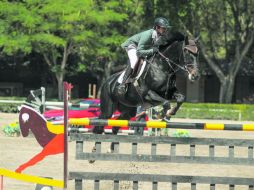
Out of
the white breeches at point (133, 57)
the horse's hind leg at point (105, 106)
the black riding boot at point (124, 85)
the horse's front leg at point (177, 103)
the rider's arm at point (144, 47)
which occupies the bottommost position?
the horse's hind leg at point (105, 106)

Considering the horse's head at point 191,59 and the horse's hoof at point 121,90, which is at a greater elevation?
the horse's head at point 191,59

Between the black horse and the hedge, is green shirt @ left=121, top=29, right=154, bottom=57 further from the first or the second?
the hedge

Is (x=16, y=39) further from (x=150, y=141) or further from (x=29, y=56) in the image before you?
(x=150, y=141)

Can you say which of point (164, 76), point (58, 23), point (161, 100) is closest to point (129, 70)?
point (164, 76)

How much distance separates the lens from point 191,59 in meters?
9.16

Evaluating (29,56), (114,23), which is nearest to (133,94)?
(114,23)

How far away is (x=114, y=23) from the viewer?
124 ft

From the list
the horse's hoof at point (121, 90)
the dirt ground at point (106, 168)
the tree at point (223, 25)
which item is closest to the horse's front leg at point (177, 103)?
the horse's hoof at point (121, 90)

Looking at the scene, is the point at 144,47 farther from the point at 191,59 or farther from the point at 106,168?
the point at 106,168

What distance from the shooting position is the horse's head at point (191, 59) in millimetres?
9023

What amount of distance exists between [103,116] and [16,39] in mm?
23467

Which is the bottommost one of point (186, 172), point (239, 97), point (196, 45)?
point (239, 97)

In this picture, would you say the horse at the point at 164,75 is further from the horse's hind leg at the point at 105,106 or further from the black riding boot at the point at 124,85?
the horse's hind leg at the point at 105,106

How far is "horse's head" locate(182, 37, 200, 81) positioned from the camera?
902 centimetres
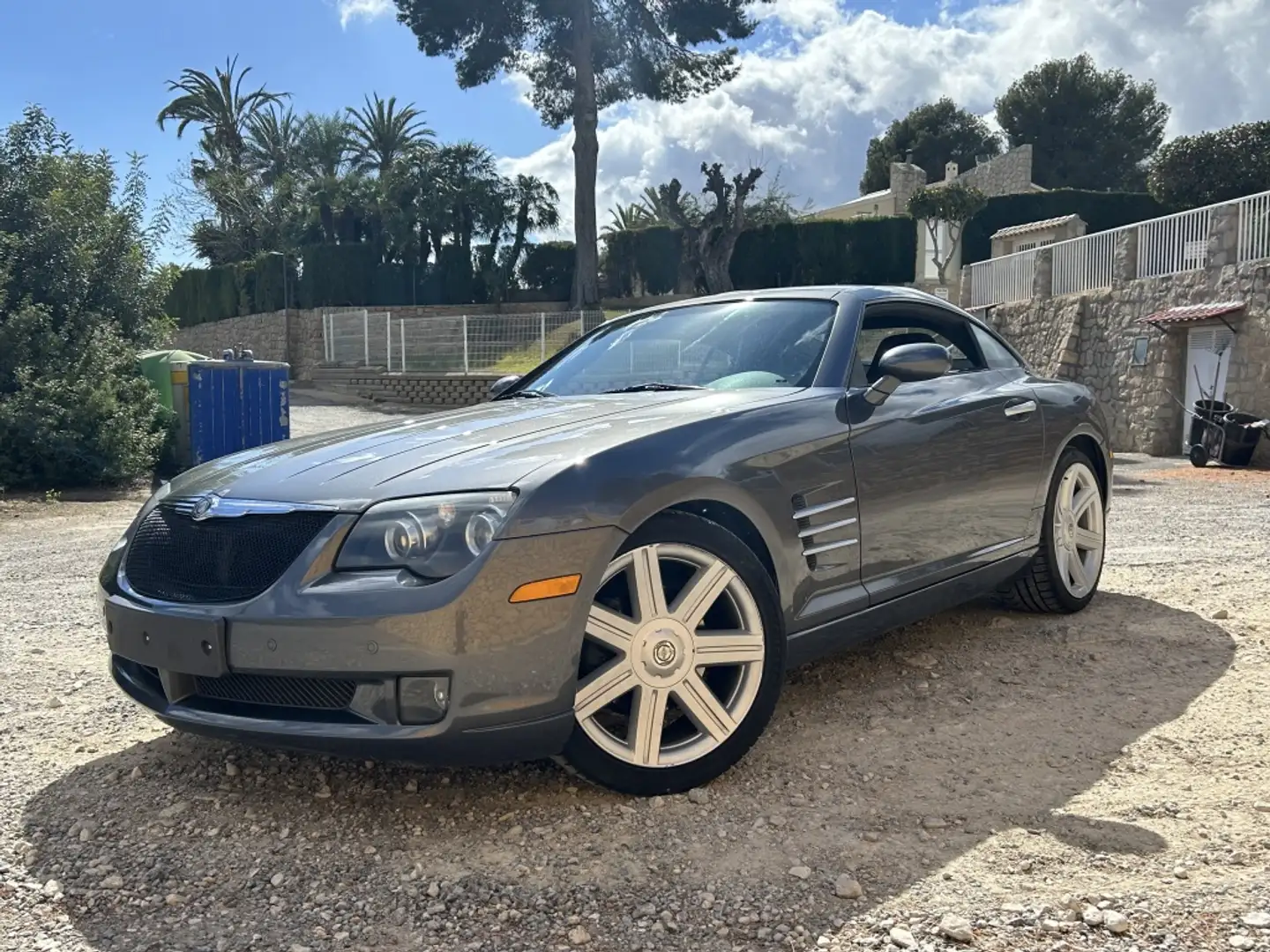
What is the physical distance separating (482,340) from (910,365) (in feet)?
70.3

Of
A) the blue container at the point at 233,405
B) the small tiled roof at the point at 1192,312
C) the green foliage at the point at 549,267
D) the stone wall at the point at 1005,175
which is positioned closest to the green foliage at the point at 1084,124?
the stone wall at the point at 1005,175

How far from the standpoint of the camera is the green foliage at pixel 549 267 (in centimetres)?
3428

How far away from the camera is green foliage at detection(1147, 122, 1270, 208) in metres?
22.7

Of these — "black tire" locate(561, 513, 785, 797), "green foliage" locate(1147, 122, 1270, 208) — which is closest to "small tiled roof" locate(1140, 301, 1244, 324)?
"green foliage" locate(1147, 122, 1270, 208)

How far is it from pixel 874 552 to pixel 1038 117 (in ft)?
185

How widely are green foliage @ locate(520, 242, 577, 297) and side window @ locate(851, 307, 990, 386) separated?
3030cm

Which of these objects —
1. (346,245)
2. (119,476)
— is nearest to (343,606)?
(119,476)

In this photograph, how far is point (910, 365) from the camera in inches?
143

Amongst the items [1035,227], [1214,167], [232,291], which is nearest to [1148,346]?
[1214,167]

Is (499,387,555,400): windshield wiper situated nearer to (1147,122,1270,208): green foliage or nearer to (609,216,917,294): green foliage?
(1147,122,1270,208): green foliage

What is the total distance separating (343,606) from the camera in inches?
99.6

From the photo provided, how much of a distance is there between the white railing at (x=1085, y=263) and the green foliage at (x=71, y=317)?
14.3m

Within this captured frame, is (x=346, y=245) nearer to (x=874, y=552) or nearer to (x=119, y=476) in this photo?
(x=119, y=476)

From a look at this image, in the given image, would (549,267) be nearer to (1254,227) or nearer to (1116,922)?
(1254,227)
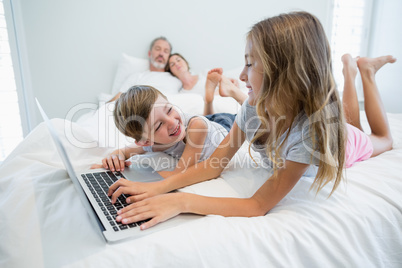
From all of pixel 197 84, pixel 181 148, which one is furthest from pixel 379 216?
pixel 197 84

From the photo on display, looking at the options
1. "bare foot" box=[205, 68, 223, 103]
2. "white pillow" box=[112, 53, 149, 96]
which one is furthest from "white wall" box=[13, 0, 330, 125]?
"bare foot" box=[205, 68, 223, 103]

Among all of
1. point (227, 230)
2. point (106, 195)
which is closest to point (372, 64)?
point (227, 230)

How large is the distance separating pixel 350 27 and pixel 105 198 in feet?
9.59

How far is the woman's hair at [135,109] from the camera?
96 centimetres

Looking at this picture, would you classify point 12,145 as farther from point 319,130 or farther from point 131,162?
point 319,130

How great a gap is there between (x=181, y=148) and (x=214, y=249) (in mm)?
605

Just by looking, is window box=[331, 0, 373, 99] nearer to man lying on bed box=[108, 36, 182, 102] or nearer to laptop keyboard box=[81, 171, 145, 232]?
man lying on bed box=[108, 36, 182, 102]

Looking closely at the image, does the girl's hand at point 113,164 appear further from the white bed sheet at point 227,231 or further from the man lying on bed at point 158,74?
the man lying on bed at point 158,74

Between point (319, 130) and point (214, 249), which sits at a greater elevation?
point (319, 130)

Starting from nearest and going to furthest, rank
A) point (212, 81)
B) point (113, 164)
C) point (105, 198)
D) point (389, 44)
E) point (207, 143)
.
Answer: point (105, 198), point (113, 164), point (207, 143), point (212, 81), point (389, 44)

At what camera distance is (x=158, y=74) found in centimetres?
210

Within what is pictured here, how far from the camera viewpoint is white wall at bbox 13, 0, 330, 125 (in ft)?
6.72

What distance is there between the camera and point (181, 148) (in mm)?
1122

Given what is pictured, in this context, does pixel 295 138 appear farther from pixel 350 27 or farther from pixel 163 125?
pixel 350 27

★ ★ ★ ★ ★

**What you will do:**
Please write out all the rows again, swapping "shooting position" for "camera position" and changing nothing else. Leave the pictures out.

**Completed task:**
Out of
the white breeches at point (133, 57)
the horse's hind leg at point (105, 106)
the black riding boot at point (124, 85)
the horse's front leg at point (177, 103)
the rider's arm at point (144, 47)
which occupies the bottommost position?
the horse's hind leg at point (105, 106)

Considering the horse's head at point 191,59 and the horse's hoof at point 121,90, which is at a greater elevation?
the horse's head at point 191,59

Between the black horse and the hedge, is green shirt @ left=121, top=29, right=154, bottom=57 further from the first or the second?
the hedge

Is (x=16, y=39) further from (x=150, y=141) or further from (x=29, y=56) in the image before you?
(x=150, y=141)

Can you say which of point (164, 76), point (58, 23), point (161, 100) is closest to point (129, 70)?
point (164, 76)

How much distance separates the lens from point 191,59 in meters?
9.16

Evaluating (29,56), (114,23), which is nearest to (133,94)?
(114,23)

How far away is (x=114, y=23) from the viewer?
124 ft

From the list
the horse's hoof at point (121, 90)
the dirt ground at point (106, 168)
the tree at point (223, 25)
which item is closest to the horse's front leg at point (177, 103)?
the horse's hoof at point (121, 90)

Looking at the scene, is the point at 144,47 farther from the point at 191,59 or farther from the point at 106,168?
the point at 106,168

What distance from the camera position is the horse's head at point (191, 59) in millimetres?
9023

What amount of distance exists between [103,116] and [16,39] in mm?
23467

Which is the bottommost one of point (186, 172), point (239, 97), point (196, 45)?
point (239, 97)

In this picture, would you say the horse at the point at 164,75 is further from the horse's hind leg at the point at 105,106 or further from the black riding boot at the point at 124,85?
the horse's hind leg at the point at 105,106

How far is "horse's head" locate(182, 37, 200, 81) positioned from the camera?
902 centimetres
What is the physical distance separating (482,340) from (910,365) (in feet)?
70.3

Of
A) the blue container at the point at 233,405
B) the small tiled roof at the point at 1192,312
C) the green foliage at the point at 549,267
D) the stone wall at the point at 1005,175
which is positioned closest to the green foliage at the point at 1084,124?
the stone wall at the point at 1005,175

How far from the standpoint of the camera is the green foliage at pixel 549 267 (in centimetres)?
3428

How far away from the camera is green foliage at detection(1147, 122, 1270, 208) in metres?
22.7

Of these — "black tire" locate(561, 513, 785, 797), "green foliage" locate(1147, 122, 1270, 208) — which is closest to "small tiled roof" locate(1140, 301, 1244, 324)?
"green foliage" locate(1147, 122, 1270, 208)

How far is it from pixel 874 552 to pixel 1038 117 (in ft)?
185

How widely are green foliage @ locate(520, 242, 577, 297) and side window @ locate(851, 307, 990, 386) separated?
3030cm

Which of these objects —
1. (346,245)
2. (119,476)
— is nearest to (343,606)?
(119,476)

In this photograph, how far is point (910, 365) from the camera in inches?
143

Amongst the items [1035,227], [1214,167], [232,291], which is nearest to [1148,346]?
[1214,167]

Is (499,387,555,400): windshield wiper situated nearer to (1147,122,1270,208): green foliage or nearer to (609,216,917,294): green foliage?
(1147,122,1270,208): green foliage

What is the total distance separating (343,606) from the camera in inches?
99.6

From the photo provided, how much of a distance is there between the white railing at (x=1085, y=263) and the green foliage at (x=71, y=317)?
14.3m

Within this captured frame, is (x=346, y=245) nearer to (x=874, y=552) or nearer to (x=119, y=476) in this photo?
(x=119, y=476)

From a look at this image, in the given image, would (549,267) be nearer to (1254,227) or nearer to (1116,922)?
(1254,227)
From all of pixel 197 84, pixel 181 148, which one is furthest from pixel 379 216?
pixel 197 84

From the photo on display, looking at the options
1. "bare foot" box=[205, 68, 223, 103]
2. "white pillow" box=[112, 53, 149, 96]
which one is furthest from "white wall" box=[13, 0, 330, 125]?
"bare foot" box=[205, 68, 223, 103]

Among all of
1. point (227, 230)
2. point (106, 195)
which is closest to point (372, 64)?
point (227, 230)

How large is the distance separating pixel 350 27 and pixel 105 198 in feet?
9.59

How far is the woman's hair at [135,109] from the camera?
96 centimetres

Looking at this picture, would you classify point 12,145 as farther from point 319,130 or farther from point 131,162?
point 319,130

How great a gap is there between (x=181, y=148) and (x=214, y=249) (in mm)?
605

Just by looking, is window box=[331, 0, 373, 99] nearer to man lying on bed box=[108, 36, 182, 102] or nearer to laptop keyboard box=[81, 171, 145, 232]?
man lying on bed box=[108, 36, 182, 102]

Looking closely at the image, does the girl's hand at point 113,164 appear further from the white bed sheet at point 227,231 or further from the man lying on bed at point 158,74?
the man lying on bed at point 158,74

Between point (319, 130) and point (214, 249), which sits at a greater elevation?
point (319, 130)

Starting from nearest and going to furthest, rank
A) point (212, 81)
B) point (113, 164)
C) point (105, 198)
D) point (389, 44)
E) point (207, 143)
.
Answer: point (105, 198), point (113, 164), point (207, 143), point (212, 81), point (389, 44)

At what camera distance is (x=158, y=74) found in centimetres?
210

Within what is pictured here, how far from the camera viewpoint is white wall at bbox 13, 0, 330, 125 (in ft)?
6.72

What distance is there between the camera and point (181, 148) (in mm)?
1122

Given what is pictured, in this context, does pixel 295 138 appear farther from pixel 350 27 or farther from pixel 163 125?
pixel 350 27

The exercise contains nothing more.